LAST Tuesday, while Metro Manilans were waking up to another round of heavy rains and flooding replacing unwelcome memories of Ondoy, two persons flew in from Singapore. For the German and the Chinese, it was their first trip to the country.
They returned back to their base country on the same day, as many parts of the metro and other cities in Luzon went under water. What impressions of the country, a Filipino colleague mused, did they bring back with them?
Below are my answers if the question had been meant for me:
WORST place for systems. If you expect systems to be in place, be ready for disappointments. Some long-time residents say that authorities in flood-prone Manila still don’t get it: how can they not prepare for disasters that strike regularly? Others also say that some of the areas that didn’t go underwater during Ondoy now did. So what went wrong?
BEST place for improvisations. News footages captured the heroism of rescuers. It wasn’t just saving the lives of strangers, even people who did not want to leave their homes, but doing so with very little resources and a lot of obstacles. Lacking motorized inflatable boats and life vests and other safety gear, rescuers showed what one could do with a piece of rope, the interior of a wheel and determination. Although there were no reports of casualties among rescuers or the people they were helping, a system should include the purchase of modern equipment to facilitate rescue missions and ensure the safety of rescuers, many of whom are volunteers.

Stored data entries:
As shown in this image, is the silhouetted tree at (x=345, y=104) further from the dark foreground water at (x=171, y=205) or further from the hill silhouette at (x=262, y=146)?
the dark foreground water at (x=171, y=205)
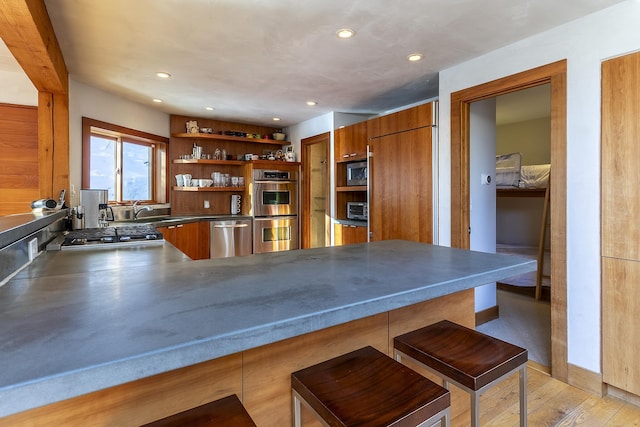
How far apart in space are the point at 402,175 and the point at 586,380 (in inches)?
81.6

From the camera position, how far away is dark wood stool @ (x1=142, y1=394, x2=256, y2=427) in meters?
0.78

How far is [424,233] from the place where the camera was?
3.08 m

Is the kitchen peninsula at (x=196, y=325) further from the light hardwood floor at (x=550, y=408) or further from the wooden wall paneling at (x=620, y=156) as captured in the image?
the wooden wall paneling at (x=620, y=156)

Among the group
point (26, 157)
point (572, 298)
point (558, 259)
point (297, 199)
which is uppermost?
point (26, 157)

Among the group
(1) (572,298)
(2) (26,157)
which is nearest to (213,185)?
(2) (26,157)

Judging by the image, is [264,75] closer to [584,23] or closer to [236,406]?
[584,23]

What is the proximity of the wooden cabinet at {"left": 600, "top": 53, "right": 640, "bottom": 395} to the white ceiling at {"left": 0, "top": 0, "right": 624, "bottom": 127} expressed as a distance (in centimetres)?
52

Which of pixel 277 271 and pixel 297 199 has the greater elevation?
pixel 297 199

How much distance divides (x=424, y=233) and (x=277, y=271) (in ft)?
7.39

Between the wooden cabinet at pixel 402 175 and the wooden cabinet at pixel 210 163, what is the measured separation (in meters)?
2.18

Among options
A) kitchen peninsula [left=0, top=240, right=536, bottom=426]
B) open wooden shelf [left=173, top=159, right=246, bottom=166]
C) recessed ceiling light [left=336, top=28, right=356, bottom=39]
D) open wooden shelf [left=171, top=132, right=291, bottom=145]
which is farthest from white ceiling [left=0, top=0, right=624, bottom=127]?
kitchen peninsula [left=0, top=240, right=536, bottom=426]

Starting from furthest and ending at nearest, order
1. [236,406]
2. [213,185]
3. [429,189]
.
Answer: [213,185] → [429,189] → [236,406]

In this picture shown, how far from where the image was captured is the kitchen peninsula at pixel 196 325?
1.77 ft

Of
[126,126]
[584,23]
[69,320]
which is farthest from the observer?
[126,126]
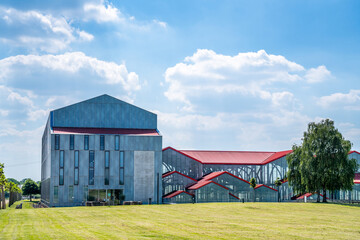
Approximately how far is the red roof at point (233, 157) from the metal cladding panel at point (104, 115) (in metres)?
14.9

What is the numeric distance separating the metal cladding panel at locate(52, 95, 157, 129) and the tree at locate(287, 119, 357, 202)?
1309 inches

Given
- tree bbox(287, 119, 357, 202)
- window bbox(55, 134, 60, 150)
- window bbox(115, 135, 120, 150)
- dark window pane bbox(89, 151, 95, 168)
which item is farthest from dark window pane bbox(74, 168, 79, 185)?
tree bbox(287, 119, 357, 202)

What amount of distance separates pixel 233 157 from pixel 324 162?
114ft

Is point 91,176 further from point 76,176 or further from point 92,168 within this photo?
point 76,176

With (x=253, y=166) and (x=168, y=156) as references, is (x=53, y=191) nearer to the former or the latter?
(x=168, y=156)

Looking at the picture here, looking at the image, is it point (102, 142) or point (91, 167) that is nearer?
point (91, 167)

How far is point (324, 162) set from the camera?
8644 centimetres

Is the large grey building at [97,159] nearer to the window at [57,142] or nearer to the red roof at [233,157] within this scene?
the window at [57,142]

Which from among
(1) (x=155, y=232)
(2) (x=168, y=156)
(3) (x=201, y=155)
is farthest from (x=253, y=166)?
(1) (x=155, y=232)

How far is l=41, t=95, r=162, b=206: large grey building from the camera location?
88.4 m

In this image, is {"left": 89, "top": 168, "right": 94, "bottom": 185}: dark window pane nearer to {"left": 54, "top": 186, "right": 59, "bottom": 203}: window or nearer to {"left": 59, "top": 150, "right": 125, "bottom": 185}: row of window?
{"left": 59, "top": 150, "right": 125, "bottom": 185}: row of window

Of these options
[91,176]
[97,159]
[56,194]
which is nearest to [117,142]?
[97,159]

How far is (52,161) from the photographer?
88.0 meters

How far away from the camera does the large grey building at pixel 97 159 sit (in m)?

- Tasks to carry out
#1 According to the Manila flooding column, from which city did the two first-time visitors fly in?
#2 Condense the paragraph of the Manila flooding column that begins "BEST place for improvisations" into a short bulleted list that keeps its main facts.
#3 Reproduce the Manila flooding column word for word from "They returned back" up to and including "what went wrong?".

- Set of answers
#1 Singapore.

#2
- News footage showed rescuers saving strangers, including people who did not want to leave their homes.
- They worked with very few resources and many obstacles.
- Without motorized inflatable boats, life vests or other safety gear, they used rope, the interior of a wheel and determination.
- No casualties were reported among rescuers or the people they helped.
- A system should include buying modern equipment to aid rescues and protect rescuers, many of whom are volunteers.

#3
They returned back to their base country on the same day, as many parts of the metro and other cities in Luzon went under water. What impressions of the country, a Filipino colleague mused, did they bring back with them?
Below are my answers if the question had been meant for me:
WORST place for systems. If you expect systems to be in place, be ready for disappointments. Some long-time residents say that authorities in flood-prone Manila still don’t get it: how can they not prepare for disasters that strike regularly? Others also say that some of the areas that didn’t go underwater during Ondoy now did. So what went wrong?